## Dataset:
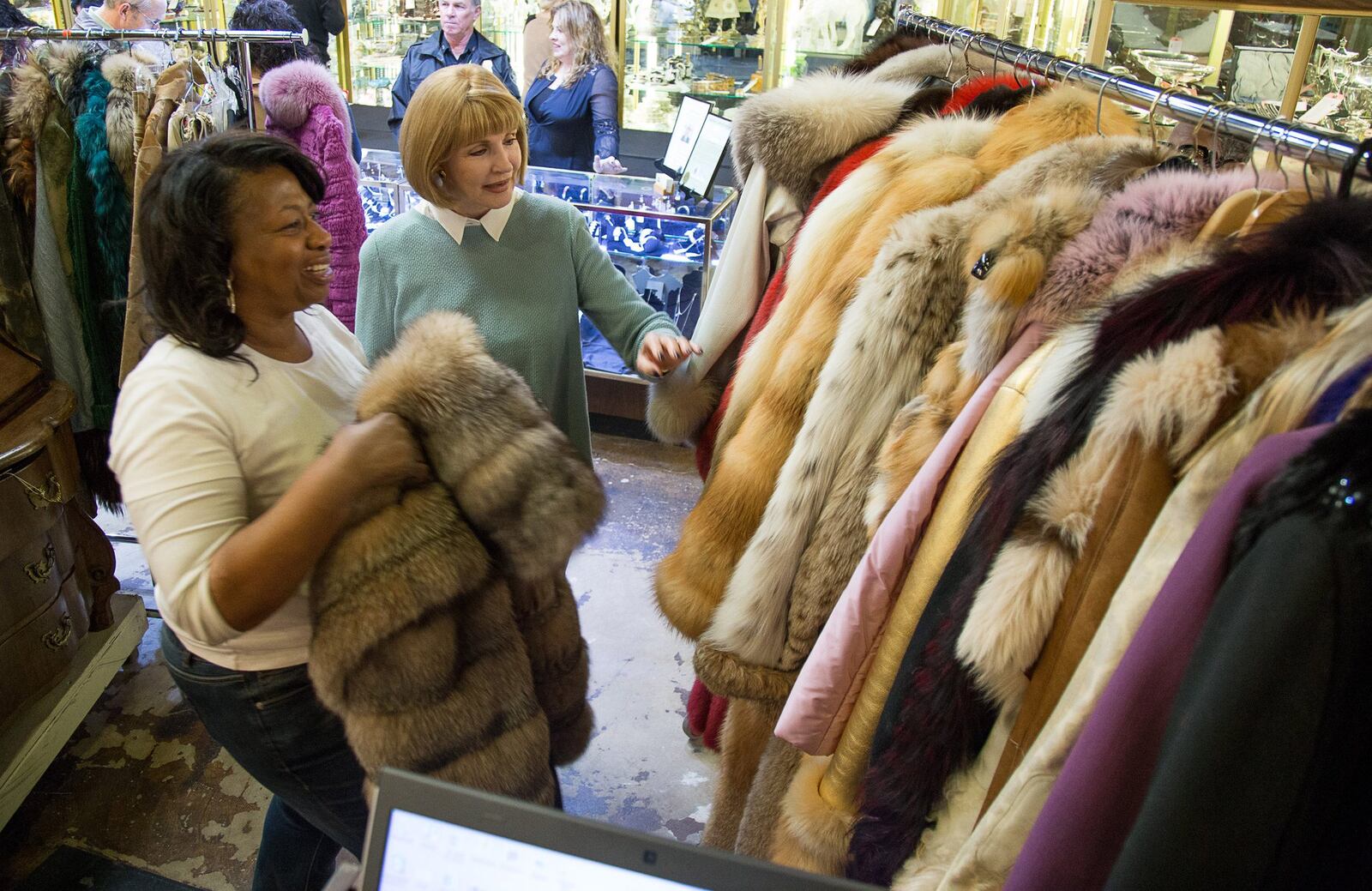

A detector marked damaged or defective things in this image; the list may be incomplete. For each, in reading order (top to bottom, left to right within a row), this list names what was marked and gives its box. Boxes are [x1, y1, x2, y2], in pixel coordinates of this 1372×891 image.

peeling floor paint [0, 430, 724, 883]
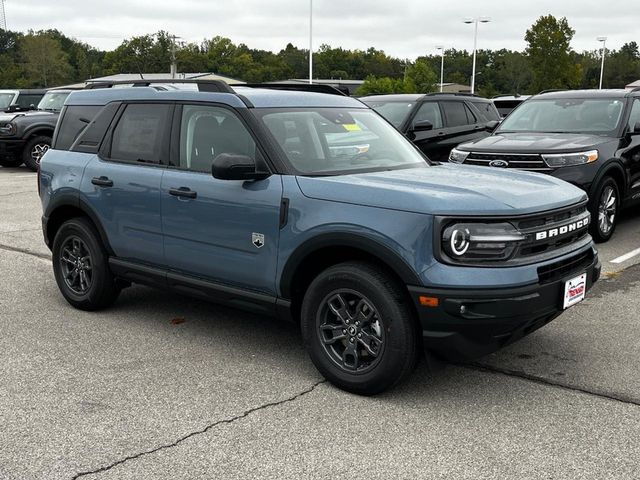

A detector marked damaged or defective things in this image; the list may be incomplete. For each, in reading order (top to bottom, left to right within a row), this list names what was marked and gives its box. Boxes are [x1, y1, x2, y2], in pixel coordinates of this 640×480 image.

cracked asphalt [0, 166, 636, 480]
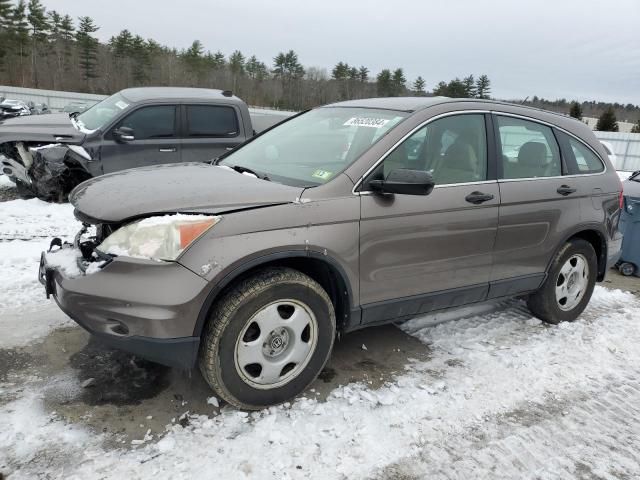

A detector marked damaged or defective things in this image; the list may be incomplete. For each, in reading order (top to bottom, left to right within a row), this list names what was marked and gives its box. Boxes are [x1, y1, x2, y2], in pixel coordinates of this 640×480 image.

## What the exercise asks:
Rewrite every line of the items above as a numbered list, omitting blank lines and the pictures.

## Exercise output:
1. A detector marked damaged or defective things in this image; the list may be incomplete. For each, in reading order (top to bottom, left to right within a row), this list names what was marked and gives its box. Boxes are [x1, y1, x2, y2], in pixel coordinates of this 1372×891 image.
2. peeling floor paint [0, 430, 724, 883]
3. A detector marked damaged or defective things in this image; the list may be incomplete. For each, in reading order (top to bottom, left to right within a row), this list names what was marked and gives its box. Boxes are [x1, y1, x2, y2], in pixel coordinates of this 640×480 image.
4. cracked asphalt [0, 166, 636, 480]
5. A detector marked damaged or defective things in this image; the list may be incomplete. For each, in reading order (top to bottom, left to right within a row), this list names what was marked and gives its box. Boxes are [x1, y1, x2, y2], in pixel coordinates of this 640×480 image.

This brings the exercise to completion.